Germans take seven minutes to serve the perfect Pils, while Belgians serve every beer in its respective, custom glass. The notoriously cheap Dutch uncharacteristically keep pouring beer until they fill the glass and scraping off the over-flowing foam with a special plastic knife sending it irrevocably delicious beer down the drain!
What got me started on this research of beer serving, toasting and enjoying traditions was my first trip to Prague, Czechoslovakia. It was still Czechoslovakia at the time, by the way. My friend and I were backpacking around Europe like many people do during their college years. We’d joined up with two fellow travelers from France and, after our fill of site seeing, we made our way to a downtown pub where we sat down together with several locals at one of the many community tables and each ordered a beer.
The Czech Republic is where Pils beer was invented. Pils is the light yellow stuff that the rest of the world calls beer even if they only have one kind. While I am not usually a fan of watery yellow beer, there is something unmistakably drinkable, quaff-able beer drinkers say, about Czech Pils. It doesn’t hurt that it was about $0.50 for a half liter either.

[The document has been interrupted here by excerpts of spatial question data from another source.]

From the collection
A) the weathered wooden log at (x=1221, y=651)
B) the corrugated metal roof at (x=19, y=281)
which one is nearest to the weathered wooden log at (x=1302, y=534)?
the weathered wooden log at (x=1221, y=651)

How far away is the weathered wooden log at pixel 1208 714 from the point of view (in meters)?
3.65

The server dropped a coaster for each of us and marked a small stroke on the edge before setting down our delicately foaming beer. It wasn’t long before the beer disappeared from our glasses. As I put down my empty glass, exhaling satisfyingly, the smiling waiter nodded and returned immediately with another glass of beer and another stroke on my coaster.
Now that’s service, isn’t it? The same happened for the rest of our party and we were pretty impressed by how these guys had read our minds. Another glass drained and here comes the waiter with a beer and check mark! The French girls, more used to drinking wine, were a little unsure they still wanted more at this point. My traveling partner was pretty sure he didn’t feel like more, but once that final glass was empty, the waiter promptly came by with yet another.

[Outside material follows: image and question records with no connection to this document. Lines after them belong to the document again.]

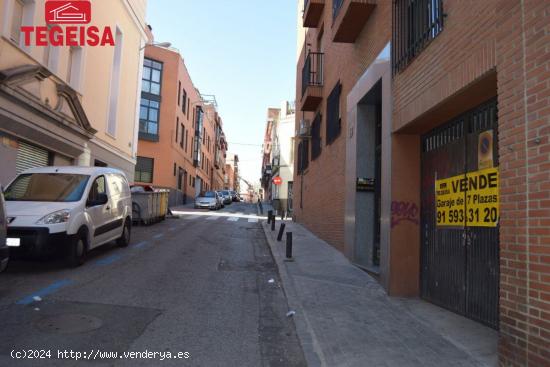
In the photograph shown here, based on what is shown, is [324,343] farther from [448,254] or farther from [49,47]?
[49,47]

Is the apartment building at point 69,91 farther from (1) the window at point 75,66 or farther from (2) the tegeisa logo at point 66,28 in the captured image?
(2) the tegeisa logo at point 66,28

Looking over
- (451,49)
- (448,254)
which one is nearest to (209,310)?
(448,254)

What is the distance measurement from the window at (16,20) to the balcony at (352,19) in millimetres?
9247

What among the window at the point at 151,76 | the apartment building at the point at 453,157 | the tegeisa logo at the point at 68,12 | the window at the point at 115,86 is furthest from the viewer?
the window at the point at 151,76

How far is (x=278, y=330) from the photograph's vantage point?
5.32 m

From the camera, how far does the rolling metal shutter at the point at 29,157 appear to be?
13.1m

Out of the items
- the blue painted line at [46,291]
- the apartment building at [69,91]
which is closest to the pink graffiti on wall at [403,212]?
the blue painted line at [46,291]

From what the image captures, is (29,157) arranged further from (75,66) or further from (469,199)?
(469,199)

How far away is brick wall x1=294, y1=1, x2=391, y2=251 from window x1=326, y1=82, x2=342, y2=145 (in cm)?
22

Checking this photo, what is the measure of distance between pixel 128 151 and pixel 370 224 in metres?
Answer: 17.7

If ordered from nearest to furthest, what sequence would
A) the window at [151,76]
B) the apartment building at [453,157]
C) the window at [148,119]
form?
the apartment building at [453,157], the window at [148,119], the window at [151,76]

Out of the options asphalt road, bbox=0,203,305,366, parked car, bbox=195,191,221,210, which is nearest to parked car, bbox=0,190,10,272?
asphalt road, bbox=0,203,305,366

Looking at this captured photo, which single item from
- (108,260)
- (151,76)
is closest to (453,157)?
(108,260)

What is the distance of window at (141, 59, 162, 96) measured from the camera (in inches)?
1362
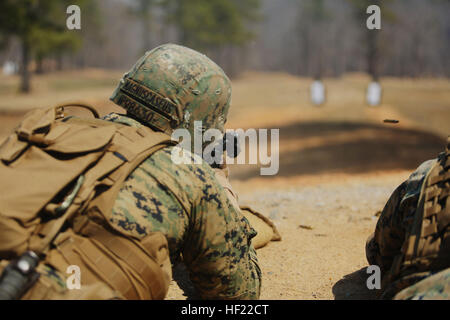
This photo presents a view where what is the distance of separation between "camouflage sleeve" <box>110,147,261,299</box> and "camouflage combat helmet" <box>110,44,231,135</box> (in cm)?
44

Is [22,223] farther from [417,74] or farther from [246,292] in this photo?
[417,74]

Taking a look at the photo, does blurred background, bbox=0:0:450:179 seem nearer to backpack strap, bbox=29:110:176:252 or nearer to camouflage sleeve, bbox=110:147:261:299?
camouflage sleeve, bbox=110:147:261:299

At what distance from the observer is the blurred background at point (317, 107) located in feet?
12.5

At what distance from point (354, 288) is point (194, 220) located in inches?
55.1

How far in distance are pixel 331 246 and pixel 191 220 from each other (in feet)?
6.95

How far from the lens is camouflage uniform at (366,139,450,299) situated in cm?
175

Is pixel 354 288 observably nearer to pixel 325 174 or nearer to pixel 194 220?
pixel 194 220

And another while everyone (well, everyone else, I was having a great time) tried to explain to them that they were done, but he kept trying to explain that we had ordered another beer! How?! We looked around and noticed something interesting, when people were ready to pay, they’d call the waiter over and he’d count up strokes on their coasters. They’d pay, and then finish their last gulp of beer before leaving. That was the secret! We kept finishing our beer and then asking him to come over so we could pay! It turns out that draining your glass is Czech for, “I’ll have another.” How convenient. An enjoyable lesson that made me understand I had more beer research ahead of me. And as soon as I got over the six or so beers I inadvertently ordered, I had plans to get to it!